In recent years, targeted cancer therapies have increased in use. These individualized treatments are based on the genetic makeup of a patient's disease.
Patients with the same type and stage of cancer have historially been administered the same treatment, despite variations in their responses to that treament. This approach, as discussed in Biomedicine & Pharmacotherapy, has been altered in recent years with the introduction of targeted cancer therapies that personalize treatment based on the genetic makeup of a patient’s cancer.
Precision medicine in cancer is characterized by these personalized therapies, and it is tailored to address potential genetic changes in a patient’s tumor.
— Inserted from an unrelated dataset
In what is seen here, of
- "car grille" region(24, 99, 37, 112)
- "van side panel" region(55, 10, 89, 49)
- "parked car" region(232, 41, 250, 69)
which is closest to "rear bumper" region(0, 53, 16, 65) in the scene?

By directly attacking the tumor, the researchers stress the impact this can have in protecting healthy cells that are also damaged during chemotherapy and radiotherapy, which can lead to severe toxicity in healthy tissues.
The researchers sought to provide an outline of emerging developments in targeted cancer therapy, particularly 2 areas of interest: immune-based therapy and enzyme-/small molecules—based therapies. They included advancements in cancer targeted therapy, personalized medicine, and cancer combination therapies from research papers published from 2010 to June 2019.
As the study authors discuss, immunotherapy-based strategies differ from both chemotherapy and radiotherapy-based treatments. Instead of directly attacking the growth of the cancer, the approach enhances the immune response to the cancer. Several notable innovations have increased the availability of this strategy, including immune checkpoint inhibitors (ICIs), immune cytokines, tumor-targeted superantigens, and ligand targeted therapeutics.
ICIs have served as major advancements in oncology, with several already approved by the FDA. Although their impact in revolutionizing the treatment of cancer has been noted, there have also been reports they could cause serious harm to patients due to their toxicity, with some recipients reporting immune-related adverse events. The researchers highlight that further studies are warranted to gain a detailed understanding of tumors' mechanisms of resistance to checkpoint inhibitors treatment, in order to improve the therapy.
Enzyme-/Small Molecules—Based Therapies
In enzyme-/small molecules—based therapies, the researchers cited innovations, such as the use of a proteolysis targeting chimera (PROTAC), antibody-drug conjugates, and antibody-directed enzyme prodrug therapy.
The PROTAC strategy has been expanded and utilized in the treatment of many diseases, including ER-positive breast cancer, and to target steroid hormone receptors for ubiquitination and degradation in breast and prostate cancers.
As the researchers note, the approach is inspired by a mechanism in which the cell degrades unwanted proteins and consists of a molecule with 2 independent moieties. Recently, PROTAC was used to degrade the anaplastic lymphoma kinase, which has been associated with several types of human cancer.
“The conventional therapeutic paradigm for cancer and other diseases has focused on a single type of intervention for all patients. However, a large literature in oncology supports the therapeutic benefits of a precision medicine approach to therapy as well as combination therapies,” said the study authors.
Bashraheel SS, Domling A, Goda SK. Update on targeted cancer therapies, single or in combination, and their fine tuning for precision medicine [published online February 25, 2020]. Biomed Pharmacother. doi: 10.1016/j.biopha.2020.110009.